I didn’t realise the consequences of this decision until a student pointed it out to me. We were meeting to discuss potential research project topics and he noted that all three books centered Indigenous sovereignty and liberation movements. He wanted to focus on queer liberation and asked whether I might recommend some books to read about that. His question stopped me short, and I suddenly understood what dropping Black Food Geographies had done for the course. I was teaching as if I still had that book on the reading list and hadn’t adjusted my lectures, which meant that I was introducing students to key course concepts almost exclusively through the lens of Indigenous sovereignty and liberation movements. The decolonial anthropological framework I had developed for the course (Figure 1 below) was designed to apply across diverse liberation struggles (environmental justice, labour movements, abolitionist work, queer liberation, disability justice) but the reading list only included Indigenous case studies.

Figure 1. Key features of a decolonial approach to anthropology, by Lorena Gibson (2025)

I shared his observation with the class during our next lecture, explaining what I had done and the unintended outcome. I also said that I had designed this framework to be applied in a variety of contexts and wanted to show how it travelled, and asked the class if they would be interested in spending the last couple of weeks focusing on disability justice. They were, so I assigned the documentary Crip Camp: A Disability Revolution as our reading and wrote a lecture to illustrate how the same analytical questions that helped us understand patterns in Māori sovereignty and West Papuan liberation movements can also reveal patterns in disability justice movements.

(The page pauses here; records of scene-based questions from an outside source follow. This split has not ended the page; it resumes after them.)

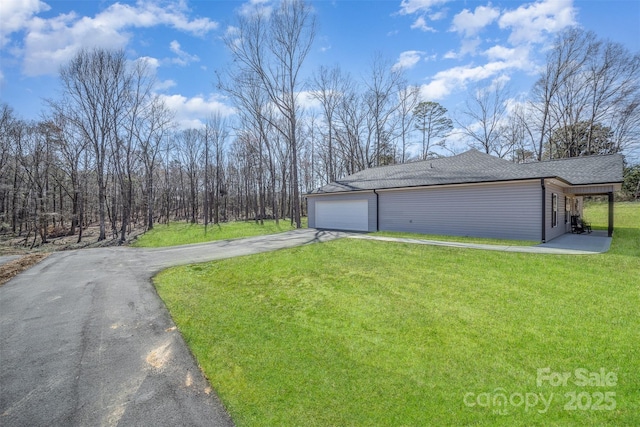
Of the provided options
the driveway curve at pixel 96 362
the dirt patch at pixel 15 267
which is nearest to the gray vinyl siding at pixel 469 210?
the driveway curve at pixel 96 362

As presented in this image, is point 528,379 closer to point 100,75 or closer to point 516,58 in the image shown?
point 516,58

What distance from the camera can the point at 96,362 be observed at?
310 cm

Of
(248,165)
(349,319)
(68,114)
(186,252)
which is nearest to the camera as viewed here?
(349,319)

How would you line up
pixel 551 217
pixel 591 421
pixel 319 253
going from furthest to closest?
pixel 551 217, pixel 319 253, pixel 591 421

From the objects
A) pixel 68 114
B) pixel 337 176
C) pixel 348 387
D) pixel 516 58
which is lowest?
pixel 348 387

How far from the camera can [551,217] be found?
1059 cm

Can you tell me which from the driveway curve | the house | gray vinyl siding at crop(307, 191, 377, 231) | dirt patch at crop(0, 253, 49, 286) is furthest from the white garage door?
dirt patch at crop(0, 253, 49, 286)

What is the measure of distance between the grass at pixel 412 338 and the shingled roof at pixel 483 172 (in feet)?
17.4

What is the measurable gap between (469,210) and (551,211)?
2.93 metres

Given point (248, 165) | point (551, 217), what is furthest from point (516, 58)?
point (248, 165)

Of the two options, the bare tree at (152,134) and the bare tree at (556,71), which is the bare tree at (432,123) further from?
the bare tree at (152,134)

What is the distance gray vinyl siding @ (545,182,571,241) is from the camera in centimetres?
1013

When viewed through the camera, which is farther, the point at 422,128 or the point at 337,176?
the point at 337,176

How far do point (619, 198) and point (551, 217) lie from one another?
25686 mm
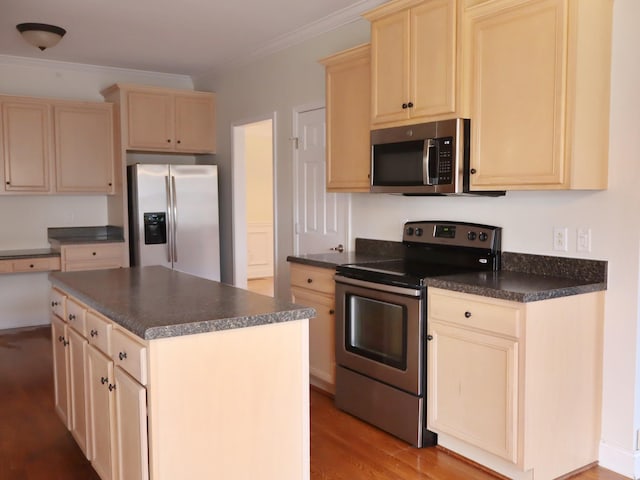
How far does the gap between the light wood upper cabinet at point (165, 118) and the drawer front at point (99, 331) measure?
138 inches

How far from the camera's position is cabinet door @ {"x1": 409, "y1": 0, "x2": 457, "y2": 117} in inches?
116

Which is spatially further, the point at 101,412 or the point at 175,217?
the point at 175,217

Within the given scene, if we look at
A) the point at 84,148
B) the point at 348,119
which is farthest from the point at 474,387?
the point at 84,148

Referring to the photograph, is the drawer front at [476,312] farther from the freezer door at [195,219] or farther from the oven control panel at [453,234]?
the freezer door at [195,219]

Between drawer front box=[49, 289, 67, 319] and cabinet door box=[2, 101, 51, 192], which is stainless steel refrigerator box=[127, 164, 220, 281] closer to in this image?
cabinet door box=[2, 101, 51, 192]

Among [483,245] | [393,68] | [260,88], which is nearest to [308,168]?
[260,88]

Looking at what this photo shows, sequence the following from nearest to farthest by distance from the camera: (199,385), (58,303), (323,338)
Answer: (199,385) → (58,303) → (323,338)

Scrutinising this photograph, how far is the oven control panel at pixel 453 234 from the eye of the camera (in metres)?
3.15

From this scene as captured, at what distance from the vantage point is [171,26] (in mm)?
4484

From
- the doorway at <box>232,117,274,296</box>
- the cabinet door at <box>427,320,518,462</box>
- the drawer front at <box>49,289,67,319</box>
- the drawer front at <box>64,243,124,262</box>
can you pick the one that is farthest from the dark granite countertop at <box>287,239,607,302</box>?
the doorway at <box>232,117,274,296</box>

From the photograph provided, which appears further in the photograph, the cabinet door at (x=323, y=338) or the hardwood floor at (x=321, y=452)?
the cabinet door at (x=323, y=338)

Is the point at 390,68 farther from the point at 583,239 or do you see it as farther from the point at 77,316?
the point at 77,316

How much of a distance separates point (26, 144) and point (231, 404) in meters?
4.39

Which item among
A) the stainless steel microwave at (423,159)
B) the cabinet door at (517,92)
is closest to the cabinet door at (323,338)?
the stainless steel microwave at (423,159)
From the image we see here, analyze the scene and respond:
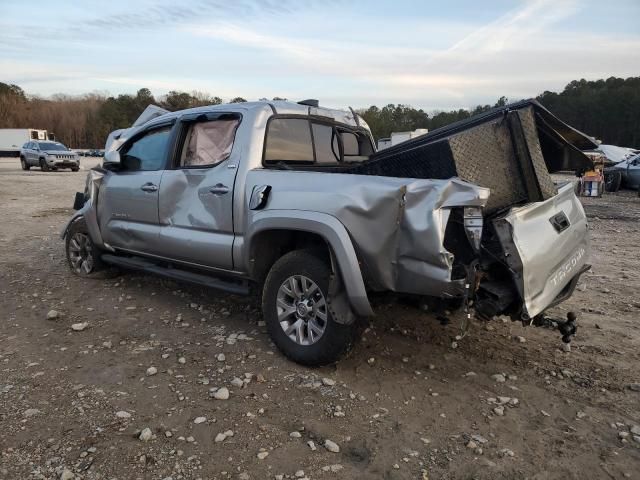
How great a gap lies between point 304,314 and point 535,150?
206cm

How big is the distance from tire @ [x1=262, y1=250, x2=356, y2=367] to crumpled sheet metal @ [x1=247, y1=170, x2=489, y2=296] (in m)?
0.39

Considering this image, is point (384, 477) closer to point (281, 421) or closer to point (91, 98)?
point (281, 421)

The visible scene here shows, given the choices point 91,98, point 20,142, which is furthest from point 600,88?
point 91,98

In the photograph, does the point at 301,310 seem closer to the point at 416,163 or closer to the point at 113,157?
the point at 416,163

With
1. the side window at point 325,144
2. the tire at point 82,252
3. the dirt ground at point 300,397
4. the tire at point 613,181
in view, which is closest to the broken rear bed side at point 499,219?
the dirt ground at point 300,397

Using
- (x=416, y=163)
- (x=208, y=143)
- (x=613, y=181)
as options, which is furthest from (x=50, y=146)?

I also asked the class for their thoughts about the close reading approach I had been using. Students appreciated the depth of engagement with each book and valued working through them together in class, but many said they were overwhelmed with the amount of reading required and struggled to keep up. They suggested that journal articles, book chapters, or podcasts would be more manageable as they could engage with shorter pieces without the pressure of feeling like they were “failing” if they didn’t finish an entire book. This year’s experience has convinced me to completely redesign the course reading list the next time I teach it.

This experience taught me an important lesson about curriculum design: reading lists make their own arguments about what counts as knowledge, independent of what instructors say in lectures. If you have had a similar experience of course readings communicating something other than what you intended, I would be keen to hear how you navigated this challenge. I’d also love to hear from you if you have taught – or been a student in – a class that experimented with different approaches to course readings.